• [WRITTEN REQUEST]: Can you reproduce every line of the listing below word for word, omitting the pictures?

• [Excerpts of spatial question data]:
- - -

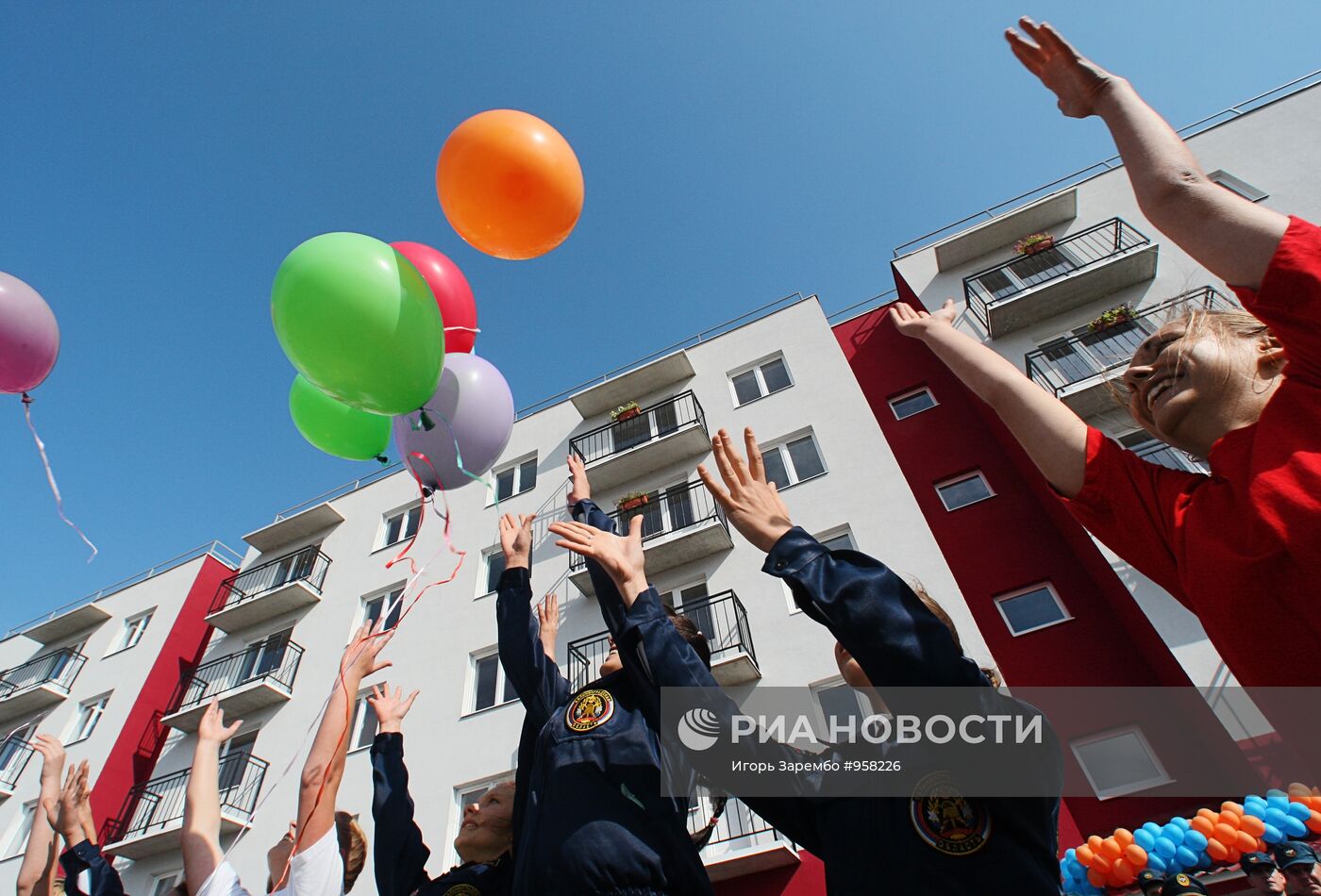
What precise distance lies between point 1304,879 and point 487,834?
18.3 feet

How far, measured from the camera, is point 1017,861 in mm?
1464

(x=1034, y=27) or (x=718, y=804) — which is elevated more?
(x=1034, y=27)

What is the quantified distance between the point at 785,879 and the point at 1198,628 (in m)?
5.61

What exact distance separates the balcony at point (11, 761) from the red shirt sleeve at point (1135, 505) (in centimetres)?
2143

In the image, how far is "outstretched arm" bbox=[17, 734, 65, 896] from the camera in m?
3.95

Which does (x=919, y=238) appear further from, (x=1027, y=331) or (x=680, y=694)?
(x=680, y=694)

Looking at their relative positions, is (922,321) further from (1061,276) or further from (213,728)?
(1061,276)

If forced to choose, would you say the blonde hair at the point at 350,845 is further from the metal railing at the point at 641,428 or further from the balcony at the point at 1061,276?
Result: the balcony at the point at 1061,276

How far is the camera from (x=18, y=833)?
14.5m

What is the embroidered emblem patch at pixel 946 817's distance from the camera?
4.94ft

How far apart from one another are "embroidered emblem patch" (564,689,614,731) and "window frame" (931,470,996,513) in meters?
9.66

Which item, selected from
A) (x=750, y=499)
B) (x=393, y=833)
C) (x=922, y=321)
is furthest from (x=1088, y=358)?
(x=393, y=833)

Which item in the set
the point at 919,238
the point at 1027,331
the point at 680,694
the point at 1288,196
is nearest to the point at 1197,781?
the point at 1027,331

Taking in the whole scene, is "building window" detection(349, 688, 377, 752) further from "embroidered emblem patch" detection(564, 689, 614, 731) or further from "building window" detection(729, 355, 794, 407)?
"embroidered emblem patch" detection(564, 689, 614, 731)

- - -

• [REPLY]:
What precise distance lies between point 1304,879 and point 487,834?
18.3 feet

How far, measured from the camera, is point 1017,861 in mm?
1464

(x=1034, y=27) or (x=718, y=804) — which is elevated more?
(x=1034, y=27)

What is the quantified distance between the point at 785,879 and the point at 1198,628 (in m)?
5.61

What exact distance separates the balcony at point (11, 761) from the red shirt sleeve at point (1135, 505) (in centimetres)?
2143

In the image, how far is "outstretched arm" bbox=[17, 734, 65, 896] from the camera in m?
3.95

Which does (x=919, y=238) appear further from, (x=1027, y=331) or (x=680, y=694)?
(x=680, y=694)

Looking at their relative positions, is (922,321) further from (1061,276) or further from (213,728)?
(1061,276)

If forced to choose, would you say the blonde hair at the point at 350,845 is further from the metal railing at the point at 641,428 or further from the balcony at the point at 1061,276?
Result: the balcony at the point at 1061,276

How far is the camera from (x=18, y=833)?
14.5m

What is the embroidered emblem patch at pixel 946 817's distance from the camera?
4.94ft

How far apart from one another are "embroidered emblem patch" (564,689,614,731) and "window frame" (931,470,996,513) in meters?
9.66

Which item, selected from
A) (x=750, y=499)
B) (x=393, y=833)
C) (x=922, y=321)
is furthest from (x=1088, y=358)?
(x=393, y=833)

Which item in the set
the point at 919,238
the point at 1027,331
the point at 680,694
the point at 1288,196
is nearest to the point at 1197,781?
the point at 1027,331

Taking in the whole scene, is "building window" detection(349, 688, 377, 752) further from "embroidered emblem patch" detection(564, 689, 614, 731) or further from "building window" detection(729, 355, 794, 407)?
"embroidered emblem patch" detection(564, 689, 614, 731)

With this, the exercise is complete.